*** Kaynak Belge

Bu konuyu, gerek bu köşede ve başka köşelerimizde, gerek sosyal basında ve gerekse birçok zaman ve zeminde defalarca yazdım, dile getirdim.

Önemine ve hala bu konuda titiz davranmayanları üzülerek görmeme binaen tekrar yazma ihtiyacı duydum!

Milletimizin ortak paydası, çimentosu ve bir milleti millet yapan, diğerlerinden ayırt eden en önemli unsurlardan biri olan Dinimiz için taşıdığımız hassasiyet ve derdimiz, her şeyin üstünde olması, dinimize bir zarar verilmemesi, her türlü kötülükten uzak tutulması ve sakınılması, gözümüz gibi korunması gerektiğine sarsılmaz imanla, tereddütsüz tüm inananların arzusu, hassasiyeti ve vazifesi olduğu düşünce ve inancındayız.

Bu gerçeklikten hareketle;

Dini sorumluluk taşıyanların, hususen Din görevlilerinin, partiler ve bilumum kıliklerin üstünde olmaları, hayati öneme haiz, vazgeçilmez ve kaçınılmaz bir zorunluluktur.

Zira, Din/İSLAM, gök kubbe kadar geniş bir şemsiyedir.

Yaradan’ın RAHMAN ve RAHİM isim sıfatıyla, sadece Müslümanları değil, bütün insanlığı, sekiz milyarı kuşatır ve kapsar. Hepsi Din/İslam şemsiyesi altındadır.

Dolayısıyla ve hacimce küçücük parti, tarikat, cemaat ve benzeri hiçbir kıliğin şemsiyesi altına sığmaz, sığdırılamaz!

******
*** Veri Bölümü

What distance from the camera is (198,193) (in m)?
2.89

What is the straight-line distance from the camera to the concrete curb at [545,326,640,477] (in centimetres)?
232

******

Verilen Talimat 1 >> Kaynak belgede Din/İslam neye benzetilmektedir?
Verilen Talimat 2 >> Şu ifadelerin kaynak belgeyle örtüşüp örtüşmediğini belirtiniz: (a) Yazar bu konuyu daha önce hiç yazmamıştır. (b) Din/İslam yalnızca Müslümanları kuşatır. (c) Din görevlilerinin partilerin üstünde olması vazgeçilmez bir zorunluluktur. Her biri için evet ya da hayır yazıp belgedeki belirleyici sözleri tırnak içinde veriniz.

Tam Çıktı 1 >> Gök kubbe kadar geniş bir şemsiyeye.

Tam Çıktı 2 >>
(a) Hayır: "defalarca yazdım, dile getirdim"
(b) Hayır: "sadece Müslümanları değil, bütün insanlığı, sekiz milyarı kuşatır ve kapsar"
(c) Evet: "hususen Din görevlilerinin, partiler ve bilumum kıliklerin üstünde olmaları, hayati öneme haiz, vazgeçilmez ve kaçınılmaz bir zorunluluktur"